Pois esse mundo confortável, em que o amanhã será sempre melhor que o ontem, acabou. Voltamos aos velhos tempos, quando o que o futuro trazia para as pessoas era, acima de tudo, medo. Para os antigos, no futuro poderia haver fome, epidemias, ataques de caçadores de escravos e assim por diante.
Progresso? O que temos feito é procriar além da conta, inundando o planeta com mais e mais membros de nossa espécie incrivelmente voraz, com gente superalimentada ao lado de gente passando fome. Temos poluído cada recanto da Terra em dimensões bíblicas, ao ponto que, mesmo que você esteja na mais isolada ilha no mais remoto dos oceanos, comerá peixes com fragmentos de plástico e respirará partículas sólidas produzidas por algum distante automóvel.
Renascimento do fanatismo
Para piorar, temos renegado as melhores coisas que o Iluminismo nos legou: a razão, a democracia e a tolerância. Estamos assistindo a um renascimento inacreditável de fanatismos das mais diversas colorações, de preconceitos religiosos, étnicos, de gênero, acompanhados, naturalmente, de burras negações de evidências científicas. Aliás, um aparte: é curioso como essas negações são seletivas, pois ninguém rejeita a ciência quando entra num avião. O fato é que, nos poucos anos entre a adolescência e a idade adulta, meu futuro passou de doce utopia a amarga distopia.
Porém, além da saudade da época em que acreditava que com o passar do tempo tudo iria melhorar, o que posso fazer? Será que nessa altura do campeonato adianta sair pedalando, assinar petições para proteger tatus selvagens e fazer doações para alguma ONG? Meu medo é que tenhamos ido longe demais em nossos abusos, e que, por mais que façamos, esteja um pouco tarde para resgatar nosso futuro.

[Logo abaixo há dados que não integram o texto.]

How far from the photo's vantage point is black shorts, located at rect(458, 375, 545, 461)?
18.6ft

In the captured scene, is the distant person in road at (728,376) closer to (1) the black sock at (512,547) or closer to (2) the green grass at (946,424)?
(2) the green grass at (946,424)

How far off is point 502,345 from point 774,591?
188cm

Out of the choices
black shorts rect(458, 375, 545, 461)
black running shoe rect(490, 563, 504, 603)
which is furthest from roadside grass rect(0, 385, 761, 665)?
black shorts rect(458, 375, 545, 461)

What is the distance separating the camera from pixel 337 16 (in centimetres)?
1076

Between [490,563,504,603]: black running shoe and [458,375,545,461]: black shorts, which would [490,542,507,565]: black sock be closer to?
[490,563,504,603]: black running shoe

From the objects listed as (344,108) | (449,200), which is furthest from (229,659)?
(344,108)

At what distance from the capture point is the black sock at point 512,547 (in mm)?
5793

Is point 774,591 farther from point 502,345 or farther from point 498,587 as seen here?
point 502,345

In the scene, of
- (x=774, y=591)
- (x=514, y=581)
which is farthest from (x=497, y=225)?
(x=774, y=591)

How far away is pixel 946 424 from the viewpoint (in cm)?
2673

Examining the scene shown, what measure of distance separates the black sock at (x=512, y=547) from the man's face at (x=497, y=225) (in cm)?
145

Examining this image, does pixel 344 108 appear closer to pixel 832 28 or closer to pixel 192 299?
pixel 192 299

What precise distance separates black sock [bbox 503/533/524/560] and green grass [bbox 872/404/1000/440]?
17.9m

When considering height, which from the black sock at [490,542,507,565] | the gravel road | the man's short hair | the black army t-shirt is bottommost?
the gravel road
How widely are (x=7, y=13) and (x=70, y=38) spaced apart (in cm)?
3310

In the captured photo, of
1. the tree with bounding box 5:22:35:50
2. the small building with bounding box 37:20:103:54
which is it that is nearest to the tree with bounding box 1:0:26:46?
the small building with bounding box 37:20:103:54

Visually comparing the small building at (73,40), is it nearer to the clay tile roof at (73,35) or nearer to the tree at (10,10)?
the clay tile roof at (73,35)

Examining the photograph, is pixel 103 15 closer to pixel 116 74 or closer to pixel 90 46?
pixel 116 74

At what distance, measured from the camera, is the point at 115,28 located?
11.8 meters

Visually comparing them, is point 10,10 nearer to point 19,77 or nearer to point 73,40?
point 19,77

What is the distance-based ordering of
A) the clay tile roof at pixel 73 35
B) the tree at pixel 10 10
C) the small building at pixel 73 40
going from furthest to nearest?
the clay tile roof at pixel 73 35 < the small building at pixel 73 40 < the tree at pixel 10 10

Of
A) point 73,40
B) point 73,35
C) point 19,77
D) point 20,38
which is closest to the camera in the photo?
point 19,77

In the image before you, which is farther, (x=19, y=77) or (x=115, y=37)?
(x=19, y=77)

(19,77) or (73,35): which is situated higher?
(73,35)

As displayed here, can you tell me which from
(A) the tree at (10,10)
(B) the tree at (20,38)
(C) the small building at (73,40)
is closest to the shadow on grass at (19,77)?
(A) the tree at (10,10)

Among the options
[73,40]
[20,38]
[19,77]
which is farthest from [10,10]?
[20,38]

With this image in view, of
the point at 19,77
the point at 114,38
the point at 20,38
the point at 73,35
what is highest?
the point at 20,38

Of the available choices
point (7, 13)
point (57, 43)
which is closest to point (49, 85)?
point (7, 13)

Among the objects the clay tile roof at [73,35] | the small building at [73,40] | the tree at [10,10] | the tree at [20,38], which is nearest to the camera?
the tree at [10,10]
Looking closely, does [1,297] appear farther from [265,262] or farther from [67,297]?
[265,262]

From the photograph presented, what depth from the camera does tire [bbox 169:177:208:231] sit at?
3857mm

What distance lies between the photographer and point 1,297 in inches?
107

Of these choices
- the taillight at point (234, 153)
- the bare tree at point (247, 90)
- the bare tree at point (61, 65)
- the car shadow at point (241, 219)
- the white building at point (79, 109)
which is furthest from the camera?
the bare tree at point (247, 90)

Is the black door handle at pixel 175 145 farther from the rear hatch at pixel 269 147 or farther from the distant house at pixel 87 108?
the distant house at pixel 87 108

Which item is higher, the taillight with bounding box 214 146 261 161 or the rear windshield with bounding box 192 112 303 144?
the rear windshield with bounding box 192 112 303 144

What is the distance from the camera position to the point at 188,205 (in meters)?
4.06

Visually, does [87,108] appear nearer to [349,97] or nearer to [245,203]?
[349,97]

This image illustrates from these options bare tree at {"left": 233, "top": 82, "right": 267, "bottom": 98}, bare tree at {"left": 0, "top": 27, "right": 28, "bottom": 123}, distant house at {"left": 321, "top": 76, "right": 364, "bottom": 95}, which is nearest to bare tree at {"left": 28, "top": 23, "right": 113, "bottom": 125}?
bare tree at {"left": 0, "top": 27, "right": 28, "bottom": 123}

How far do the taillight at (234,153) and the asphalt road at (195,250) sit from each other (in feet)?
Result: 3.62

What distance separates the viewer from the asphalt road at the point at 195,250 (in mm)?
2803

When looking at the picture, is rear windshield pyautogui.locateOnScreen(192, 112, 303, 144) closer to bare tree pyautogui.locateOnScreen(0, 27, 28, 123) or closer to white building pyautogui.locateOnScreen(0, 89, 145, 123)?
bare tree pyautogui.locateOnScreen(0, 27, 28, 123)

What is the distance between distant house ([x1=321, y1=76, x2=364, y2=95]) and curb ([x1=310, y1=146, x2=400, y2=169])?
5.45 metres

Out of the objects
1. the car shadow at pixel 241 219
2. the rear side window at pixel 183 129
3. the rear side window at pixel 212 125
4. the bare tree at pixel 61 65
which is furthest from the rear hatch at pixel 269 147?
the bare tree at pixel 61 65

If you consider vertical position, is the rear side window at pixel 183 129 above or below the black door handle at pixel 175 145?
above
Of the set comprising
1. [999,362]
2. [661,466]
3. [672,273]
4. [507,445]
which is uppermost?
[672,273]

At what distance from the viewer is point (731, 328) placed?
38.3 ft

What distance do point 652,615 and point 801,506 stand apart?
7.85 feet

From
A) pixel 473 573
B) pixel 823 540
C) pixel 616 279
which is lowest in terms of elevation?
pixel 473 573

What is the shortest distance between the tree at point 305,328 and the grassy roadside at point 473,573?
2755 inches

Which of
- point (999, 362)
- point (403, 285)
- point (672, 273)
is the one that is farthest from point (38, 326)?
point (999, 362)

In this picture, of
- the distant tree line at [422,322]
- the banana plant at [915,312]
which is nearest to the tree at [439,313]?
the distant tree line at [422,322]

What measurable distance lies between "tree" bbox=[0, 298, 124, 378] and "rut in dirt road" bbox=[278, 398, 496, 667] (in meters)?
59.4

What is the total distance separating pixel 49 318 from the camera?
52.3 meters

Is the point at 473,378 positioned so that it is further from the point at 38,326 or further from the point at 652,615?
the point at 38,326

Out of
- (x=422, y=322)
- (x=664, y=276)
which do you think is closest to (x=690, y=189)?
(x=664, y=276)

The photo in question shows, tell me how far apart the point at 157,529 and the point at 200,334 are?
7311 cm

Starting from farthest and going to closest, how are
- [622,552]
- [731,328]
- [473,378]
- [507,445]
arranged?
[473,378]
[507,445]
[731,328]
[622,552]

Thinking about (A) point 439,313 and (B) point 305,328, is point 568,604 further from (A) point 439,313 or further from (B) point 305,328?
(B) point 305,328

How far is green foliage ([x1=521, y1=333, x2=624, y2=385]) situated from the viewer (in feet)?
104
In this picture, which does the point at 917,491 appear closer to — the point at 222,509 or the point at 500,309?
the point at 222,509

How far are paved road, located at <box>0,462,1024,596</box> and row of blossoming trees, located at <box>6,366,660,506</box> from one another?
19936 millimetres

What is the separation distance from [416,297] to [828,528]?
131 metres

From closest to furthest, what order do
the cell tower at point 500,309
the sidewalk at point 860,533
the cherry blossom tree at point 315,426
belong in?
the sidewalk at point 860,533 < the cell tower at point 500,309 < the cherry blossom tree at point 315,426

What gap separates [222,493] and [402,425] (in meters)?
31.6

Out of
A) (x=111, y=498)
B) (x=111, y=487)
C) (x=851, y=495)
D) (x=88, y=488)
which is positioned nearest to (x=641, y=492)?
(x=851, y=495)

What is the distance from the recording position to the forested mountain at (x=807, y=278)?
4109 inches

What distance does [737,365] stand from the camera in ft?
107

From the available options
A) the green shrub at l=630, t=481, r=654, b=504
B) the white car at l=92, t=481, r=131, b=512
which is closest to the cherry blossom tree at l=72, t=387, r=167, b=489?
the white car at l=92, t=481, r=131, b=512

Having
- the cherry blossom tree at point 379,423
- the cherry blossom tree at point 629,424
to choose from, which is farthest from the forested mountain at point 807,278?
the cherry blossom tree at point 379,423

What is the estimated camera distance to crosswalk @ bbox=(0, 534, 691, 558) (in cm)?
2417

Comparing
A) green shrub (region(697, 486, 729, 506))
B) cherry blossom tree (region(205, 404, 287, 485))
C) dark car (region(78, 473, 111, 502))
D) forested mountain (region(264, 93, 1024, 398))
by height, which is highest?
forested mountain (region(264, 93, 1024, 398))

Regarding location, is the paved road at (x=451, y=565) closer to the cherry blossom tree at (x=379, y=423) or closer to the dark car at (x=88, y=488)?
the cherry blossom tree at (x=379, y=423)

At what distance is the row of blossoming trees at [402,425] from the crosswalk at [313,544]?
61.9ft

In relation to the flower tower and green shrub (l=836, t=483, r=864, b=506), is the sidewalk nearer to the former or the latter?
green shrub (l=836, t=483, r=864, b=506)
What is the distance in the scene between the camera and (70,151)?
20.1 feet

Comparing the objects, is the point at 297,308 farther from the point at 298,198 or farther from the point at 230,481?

Ao menos em parte, é certo que já passamos do limite. Você já viu um leão da barbária? Não, nem vai ver. Esse animal, um dos prediletos dos romanos para uso nos coliseus, está extinto desde 1922. O rinoceronte branco do norte, se você se apressar, ainda poderá conhecer, pois os últimos três sobreviventes estão num zoológico da República Tcheca. Isso para falar de duas espécies que chamam a atenção, sem mencionar a gigantesca lista de vegetais, pequenos mamíferos, répteis, pássaros, moluscos e peixes extintos ou em vias de extinção pela ação do homem. Enquanto continuamos achando nossa tribo melhor do que as outras, os oceanos vão subindo e o ar vai se tornando, em todos os sentidos, mais e mais irrespirável.
Não podemos, porém, jogar a toalha. Temos nas mãos conhecimento científico e tecnologia suficientes para minimizar bastante os estragos que temos feito, até mesmo para reverter muita coisa. E somos dotados da racionalidade requerida para construir sociedades mais justas e tolerantes. O que falta é vontade. É por isso que, mesmo enquanto atacamos o macro, devemos agir e dar o exemplo no micro. Não jogar lixo nas ruas, não fazer fogueira nas praias, respeitar as diferenças. Vamos tentar – pelo menos tentar – trazer nosso futuro de volta.